Rowena Davis of Harrison Twp. also did not want her 31-year-old son, Quentin, to be out in the cold when his job was downsized in April. “As long as I’ve got a place, they have a home with me,” she said. That includes a growing brood: her 9-year-old granddaughter, whose mother died in 2011, as well as Quentin’s 3-year-old on the weekends. “It’s hard,” admitted Davis, a homemaker whose husband is retired. “But they’re yours, and you do what you can to help. And who wants to be out of work? It’s a really bad feeling. My son is a good person. He doesn’t drink or do drugs, but he can’t find a job.”
Carol McCarty views her very full nest as a blessing, not a curse.
She works full-time as a secretary for the National Trail Parks and Recreation District in Springfield. Her younger son, Christopher, suffers from mental illness and is unable to live alone. Her son Timothy, who has learning disabilities, has a job but plans to move back home soon to make ends meet.
“I’m 69 and working full-time at a job I love, but it leaves me little time and energy to take care of the home and the family matters that might come up during the day time,” she said. “Due to the medical issues, neither my husband or son has been able to hold down jobs, and have not for many years.

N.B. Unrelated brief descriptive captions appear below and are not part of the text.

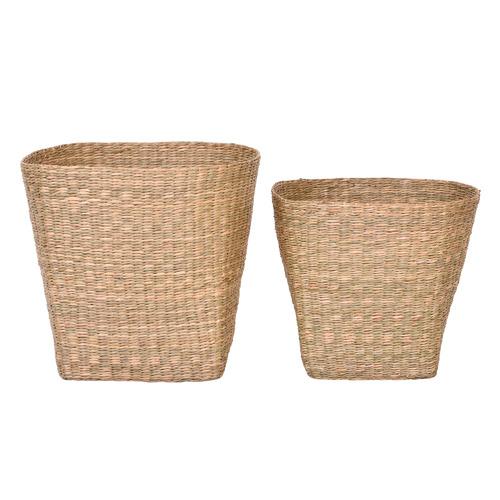 2 Piece Jasper Seagrass Basket Set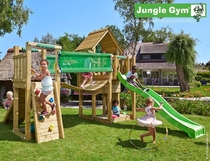 Jungle Gym | Cubby + Bridge Module | DeLuxe | Blauw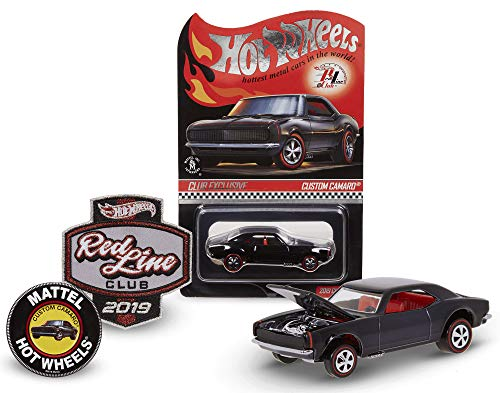 Hot Wheels 2019 Redline Club Kit with Black Custom Camaro Limited Edition 1:64 Scale Collectible Die Cast Metal Toy Car Model RLC
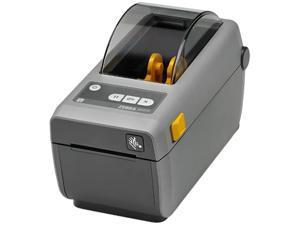 "Zebra ZD410d 2"" Desktop Direct Thermal Label Printer, 203 dpi, USB, USB Host, Bluetooth LE, 802.11ac and Bluetooth 4.0, EZPL - ZD41022-D01W01EZ"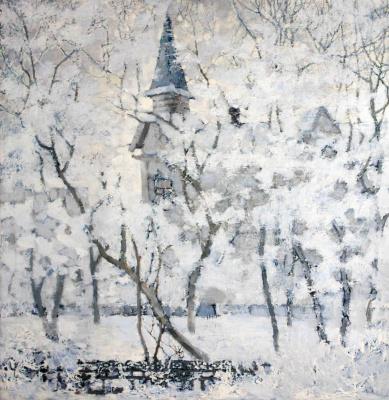 Alexander Vasilyevich Evtikhiev (Evtikheev). Tomsk winter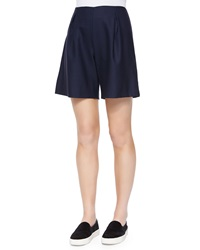 Mother Of Pearl Weston Pleated Wool Shorts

So between my husband and my son, most of the daily household duties are taken care of. If it wasn’t for them I would not be able to work outside the home. I am really blessed by my family.”
Better yet, her 93-year-old mother is able to remain at home. “She just loves spending time with them,” McCarty said.

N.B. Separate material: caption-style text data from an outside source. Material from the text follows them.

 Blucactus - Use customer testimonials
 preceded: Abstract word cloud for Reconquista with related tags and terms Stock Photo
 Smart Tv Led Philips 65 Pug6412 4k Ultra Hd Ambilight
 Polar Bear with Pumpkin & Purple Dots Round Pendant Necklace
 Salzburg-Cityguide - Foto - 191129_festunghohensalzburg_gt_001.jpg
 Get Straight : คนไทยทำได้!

Her advice to other families in the same situation: Everyone should pitch in with household chores, and everyone should contribute what they can afford financially. “We are all paying our own way and no one feels like a burden or a freeloader or a leech,” McCarty said. “We all work hard together.”
Sometimes, she said, Christopher “feels like he gets negative vibes about our situation. But this is our family, this is our way of life. We are a close family.”
Many find the trend reminiscent of families in the not-so-distant past, when it was considered normal for several generations to live under one roof. Karen Roberts of Oakwood said that during the Depression and early years of World War II, her two aunts lived at her grandfather’s home in Milwaukee.
“All were employed, my grandfather as a foundry worker and my aunts as teachers,” Roberts said. “One of my aunts married, adding an additional person to the household and she and her husband later had a child, adding one more. Thus, there were three generations living under one roof, and only one bathroom which was on the second floor. As time moved on, the married couples moved on and one aunt remained and took care of my grandfather until almost the end of his life. As I look back on things, they saved money by pooling living expenses rather than setting up separate households. This is what families did then.”
The family of the past could be the family of the future, even after the economy improves, Fry predicted.
“There seems to be less stigma to living at home with your parents,” he said.